Après une léthargie politique quasi-comateuse de trente ans, le Togo connaîtra, un semblant de réveil démocratique à l’orée de la décennie 90 avec le printemps des partis politiques et des revendications sociales. Un réveil que le général et sa garde rapprochée materont sans état d’âme ensanglantant le quartier populaire de Gbè, fief de l’opposition.

Des actes hautement répréhensibles qui entraîneront la mise du pays au ban de la communauté internationale. Aller dans une autre direction que celle de l’approfondissement du processus démocratique, c’est prendre donc le risque "d’attenter à la paix sociale" comme l’a indiqué Konaré. Et comme pour lui faire écho, Gilchrist Olympio, le leader naturel de l’opposition affirme que "rien n’a changé" ajoutant que "la lutte continue".

Gare aux "débordements"

Le contentieux socio-politique demeure donc en l’état, et, le fils Eyadéma, pour peu qu’il ait de la jugeote et le sens de l’histoire, devrait être en mesure de le résoudre.

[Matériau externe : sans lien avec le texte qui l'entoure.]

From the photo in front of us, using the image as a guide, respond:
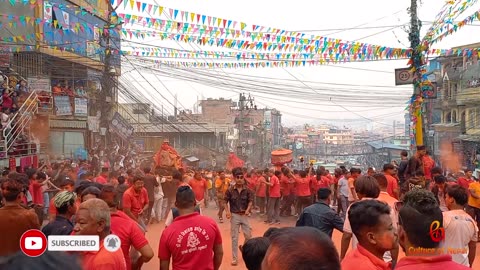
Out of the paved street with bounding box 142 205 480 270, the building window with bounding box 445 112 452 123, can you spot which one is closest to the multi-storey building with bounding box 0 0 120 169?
the paved street with bounding box 142 205 480 270

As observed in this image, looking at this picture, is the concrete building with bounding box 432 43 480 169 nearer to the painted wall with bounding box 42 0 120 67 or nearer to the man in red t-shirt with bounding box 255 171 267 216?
the man in red t-shirt with bounding box 255 171 267 216

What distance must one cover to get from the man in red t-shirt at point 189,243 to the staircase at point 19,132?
1355 centimetres

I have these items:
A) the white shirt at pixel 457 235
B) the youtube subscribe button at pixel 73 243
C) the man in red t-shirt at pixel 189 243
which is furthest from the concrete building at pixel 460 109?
the youtube subscribe button at pixel 73 243

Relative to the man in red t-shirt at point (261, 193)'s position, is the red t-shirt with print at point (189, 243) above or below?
above

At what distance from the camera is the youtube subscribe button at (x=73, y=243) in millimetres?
2500

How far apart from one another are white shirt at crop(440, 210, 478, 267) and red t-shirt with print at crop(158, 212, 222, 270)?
2514 millimetres

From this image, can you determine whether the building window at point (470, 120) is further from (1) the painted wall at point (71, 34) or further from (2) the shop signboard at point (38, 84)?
(2) the shop signboard at point (38, 84)

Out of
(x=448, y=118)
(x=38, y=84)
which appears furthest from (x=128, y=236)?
(x=448, y=118)

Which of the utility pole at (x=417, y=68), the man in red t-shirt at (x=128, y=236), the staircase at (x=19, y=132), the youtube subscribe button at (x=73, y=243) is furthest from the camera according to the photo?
the staircase at (x=19, y=132)

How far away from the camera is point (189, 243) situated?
462 cm

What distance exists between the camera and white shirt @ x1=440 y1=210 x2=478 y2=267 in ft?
15.9

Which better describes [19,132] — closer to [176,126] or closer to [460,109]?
[176,126]

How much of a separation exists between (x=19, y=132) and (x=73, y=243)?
17163 mm

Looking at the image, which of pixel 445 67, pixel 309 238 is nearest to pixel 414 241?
pixel 309 238
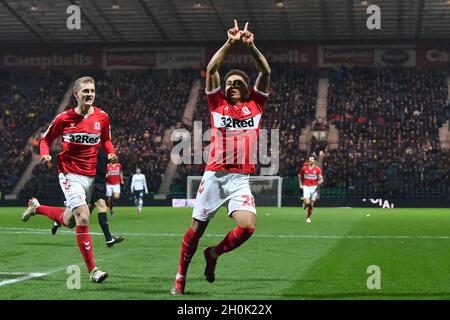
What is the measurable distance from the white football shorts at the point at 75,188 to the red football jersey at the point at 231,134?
83.7 inches

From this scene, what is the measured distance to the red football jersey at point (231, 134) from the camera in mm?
7980

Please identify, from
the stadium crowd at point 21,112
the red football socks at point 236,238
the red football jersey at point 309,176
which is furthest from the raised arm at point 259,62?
the stadium crowd at point 21,112

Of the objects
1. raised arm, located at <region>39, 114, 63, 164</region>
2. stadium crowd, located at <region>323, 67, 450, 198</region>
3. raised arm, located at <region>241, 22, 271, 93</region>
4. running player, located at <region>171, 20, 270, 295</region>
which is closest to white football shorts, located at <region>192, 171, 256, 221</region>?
running player, located at <region>171, 20, 270, 295</region>

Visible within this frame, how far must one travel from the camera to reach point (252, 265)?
11008 millimetres

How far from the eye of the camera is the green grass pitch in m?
8.13

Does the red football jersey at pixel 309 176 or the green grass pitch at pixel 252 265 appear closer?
the green grass pitch at pixel 252 265

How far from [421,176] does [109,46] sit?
25241mm

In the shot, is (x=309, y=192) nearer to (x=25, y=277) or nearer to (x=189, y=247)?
(x=25, y=277)

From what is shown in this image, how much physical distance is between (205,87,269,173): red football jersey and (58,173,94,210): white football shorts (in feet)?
6.97

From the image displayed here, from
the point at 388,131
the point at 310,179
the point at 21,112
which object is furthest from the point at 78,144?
the point at 21,112

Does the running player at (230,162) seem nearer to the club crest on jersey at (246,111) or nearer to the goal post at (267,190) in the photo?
the club crest on jersey at (246,111)

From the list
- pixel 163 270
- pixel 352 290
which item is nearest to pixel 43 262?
pixel 163 270

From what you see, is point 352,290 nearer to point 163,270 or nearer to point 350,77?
point 163,270

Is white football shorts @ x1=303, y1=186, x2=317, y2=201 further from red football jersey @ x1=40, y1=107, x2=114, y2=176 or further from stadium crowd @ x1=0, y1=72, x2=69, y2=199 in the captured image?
stadium crowd @ x1=0, y1=72, x2=69, y2=199
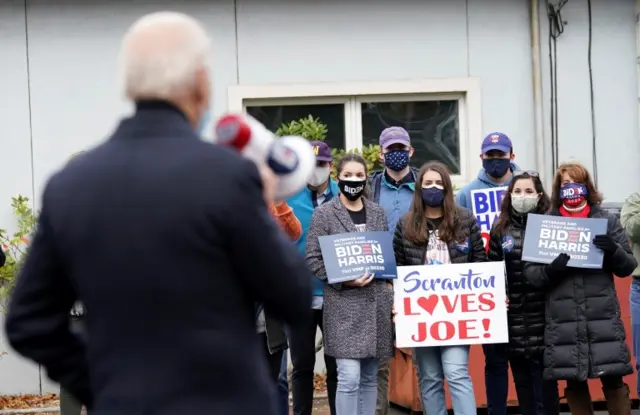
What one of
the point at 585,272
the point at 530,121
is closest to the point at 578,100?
the point at 530,121

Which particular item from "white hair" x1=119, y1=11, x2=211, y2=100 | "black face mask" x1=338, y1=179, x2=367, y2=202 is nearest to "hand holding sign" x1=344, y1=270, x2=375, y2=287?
"black face mask" x1=338, y1=179, x2=367, y2=202

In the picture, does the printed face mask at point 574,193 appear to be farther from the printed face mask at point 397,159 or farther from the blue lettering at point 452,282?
the printed face mask at point 397,159

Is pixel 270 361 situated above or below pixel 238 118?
below

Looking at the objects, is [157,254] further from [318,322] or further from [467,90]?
[467,90]

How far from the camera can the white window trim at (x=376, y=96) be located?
11.4 m

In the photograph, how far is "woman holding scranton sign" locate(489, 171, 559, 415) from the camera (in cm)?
784

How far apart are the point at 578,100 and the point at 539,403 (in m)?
4.50

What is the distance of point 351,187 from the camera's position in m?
8.03

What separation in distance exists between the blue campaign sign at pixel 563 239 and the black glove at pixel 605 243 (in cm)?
4

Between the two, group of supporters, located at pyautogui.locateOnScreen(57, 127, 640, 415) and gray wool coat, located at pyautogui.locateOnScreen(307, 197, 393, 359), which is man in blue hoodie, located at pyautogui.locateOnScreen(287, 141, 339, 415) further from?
gray wool coat, located at pyautogui.locateOnScreen(307, 197, 393, 359)

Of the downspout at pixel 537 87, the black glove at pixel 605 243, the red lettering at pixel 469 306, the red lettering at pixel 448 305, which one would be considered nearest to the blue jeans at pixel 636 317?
the black glove at pixel 605 243

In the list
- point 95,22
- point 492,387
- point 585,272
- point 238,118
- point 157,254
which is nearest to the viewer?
point 157,254

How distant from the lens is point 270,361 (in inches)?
308

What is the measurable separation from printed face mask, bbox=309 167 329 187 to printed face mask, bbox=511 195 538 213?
1453 millimetres
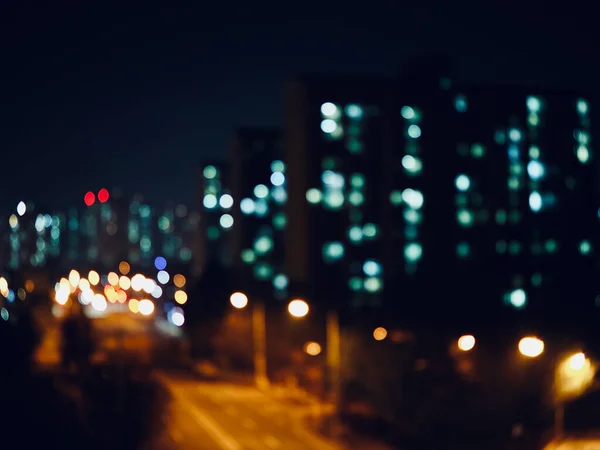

Dauphin parmi les dauphins, Faure Gnassingbé doit son ascension à la maladie et à l’évacuation de son aîné le colonel Ernest Eyadéma en Europe. Une maladie (on parle de paralysie) qui, conjuguée à d’autres faits malheureux (décès accidentel d’une fille du général) a d’ailleurs précipité la mort du "Timonier".

Faure Gnassingbé saura-t-il faire fi des intérêts du clan pour ancrer enfin le pays dans l’espace démocratique ? On peut en douter nonobstant les cris d’orfraie de l’UA qui a depuis longtemps fait la preuve de son inefficacité dans la gestion des transitions politiques difficiles. L’UA n’en déplaise à Konaré et Obansanjo est trop pauvre pour aller au-delà des déclarations de principe et de "l’exclusion" temporaire des chefs d’Etat "rebelles".

L’exemple de la Côte d’Ivoire nous le rappelle chaque jour, car tout est parti dans ce pays aussi, d’une succession ratée du vieux Houphouët. Le "petit" Eyadéma qui le sait pour jouer sur les alliances dont il dispose dans la sous-région, voire au-delà pour se maintenir au pouvoir Laurent Gbagbo qui n’a jamais fait mystère de son amitié avec le défunt Eyadéma pourrait voler au secours de son rejeton en cas de "pépin" social. L’axe Lomé-Abidjan ainsi constitué pourrait entraîner des désagréments pour la sous-région, les deux capitales étant hostiles à Ouagadougou depuis un peu moins d’une décennie.

Une parenthèse pour dire que les troubles socio-politiques que pourrait entraîner une imposition de Faure Eyadéma doivent inciter le Burkina Faso à renforcer le corridor ghanéen qui intervient pour beaucoup dans notre commercial. Un moindre mal en fait la panacée étant que le Togo opte résolument pour la démocratie gage de préservation de la paix sociale. A condition bien sûr que les opprimés d’hier ne se transforment en oppresseurs dès leur prise de pouvoir, inéluctable en cas d’élections transparentes. Car, faut-il le rappeler, le général était plus craint qu’aimé.

Son successeur qui ne jouit pas de la même aura, ni du même réseau d’amitiés que son défunt père, semble cependant bénéficier de l’appui de Paris (le "faiseur de rois") qui ne s’est pas encore prononcé clairement sur son "coup d’Etat". Lendemains incertains pour le Togo donc qui oscille entre conservatisme, envie de démocratie, purges et règlements de comptes. Le peuple togolais, souverain premier est plus que jamais interpellé si tant est que "chaque peuple a le dirigeant qu’il mérite".